Category: Cars

I grew up in the 1960s and cars were one of my first interests. While I haven’t owned a great many, I have had some notable experiences since my first one, a 1957 Chevy.

  • Sports Cars: MGA & Sunbeam Alpine

    Sports Cars: MGA & Sunbeam Alpine

    Since I started reading sports car magazines in my mid teens I’ve been interested in cars. We lived on the Navy base in Long Beach, CA – where a neighbor had a MG TC, and was kind enough to take me for a ride in it. I liked this enough that – while my first car was a 57 Chevy – when I could make the decision for myself I chose a sports car.

    MGA

    I bought a red MGA when I flunked out of college for the first time, my reason/excuse was that I needed to be able to get to work. I still remember the leather smell that rose when I unzipped the driver’s side of the tonneau cover. Why doesn’t car leather smell so wonderful today? It doesn’t seem to matter whether the car is old or new, moderate or expensive, the leather smell just isn’t right.

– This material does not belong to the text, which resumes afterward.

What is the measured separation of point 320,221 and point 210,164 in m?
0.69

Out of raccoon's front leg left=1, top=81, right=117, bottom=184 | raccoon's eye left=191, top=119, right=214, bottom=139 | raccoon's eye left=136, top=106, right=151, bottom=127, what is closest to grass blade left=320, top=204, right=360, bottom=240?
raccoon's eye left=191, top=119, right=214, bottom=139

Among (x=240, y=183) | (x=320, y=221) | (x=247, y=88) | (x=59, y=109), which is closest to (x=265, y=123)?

    The MGA was well-used, and was one of the early ones. It had a minor oil leak, which I discovered when the oil got too low. The 1500cc MGAs had a three-main-bearing crankshaft – which was more sensitive to low oil levels than the later (1600cc, five-main-bearing) model. So, shortly after I bought it I needed to rebuild the engine. When I was driving home from the shop after buying it back I was pulled over when I went around a corner too fast. (Why else would you drive a sports car?) I told the officer of the situation and he let me go, which was very nice of him – and good for me as I’d spent all my money.

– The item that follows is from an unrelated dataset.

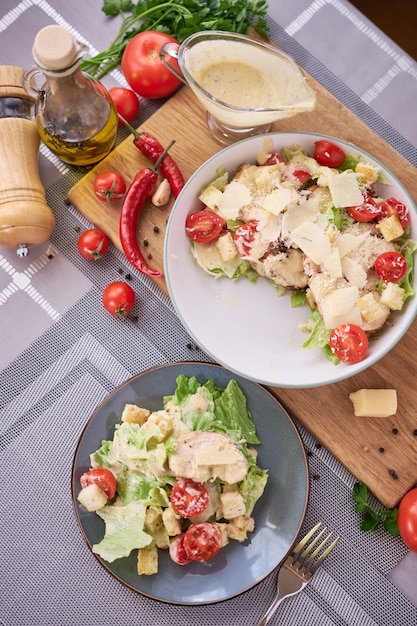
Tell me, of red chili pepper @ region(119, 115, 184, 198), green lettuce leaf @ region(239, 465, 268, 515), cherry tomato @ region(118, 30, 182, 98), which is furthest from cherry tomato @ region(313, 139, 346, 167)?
green lettuce leaf @ region(239, 465, 268, 515)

    The car also needed a battery. But this wasn’t a problem as I carried jumper cables and parked on a hill whenever I could. I was living with my parents and their house was on a hill. So I started coasting, turned on the ignition, and popped the clutch to start the car. At work, a three-foot roll was enough to start the car – I got very good at doing this, but I still bought a new battery when I was paid.

    Early Saturday mornings in good weather I went for a ride. I drove through the country west of McLean, VA – which was all farms then. Like most farming country, the roads meandered around fields – providing great corners. One of these turns also dipped to go over a bridge; on the far side of the bridge the local police were setting up a radar trap – but I was too early for it. They gave me dirty looks as I drove by, but didn’t do anything else. When I left home for my second sophomore year I sold the car.

    Porsche Super 90

    My uncle Gene, a Naval officer like my father, was fond of Porsches. His first was a 365A, one of the first in the country. When I had the MGA he had a Super 90. (My cousin Steve now owns this car. I haven’t seen it in decades except in pictures, but I see and smell it clearly.) After I took Gene for a ride in my MG and let him drive it, he did the same for me with his Porsche. (Sometimes virtue is rewarded.) First he drove one way down a favorite winding road, then he let me drive back. He sat beside me saying “Faster! Faster!”. A great memory. Gene kept the Super 90 until he bought a 911, when he sold it to Steve.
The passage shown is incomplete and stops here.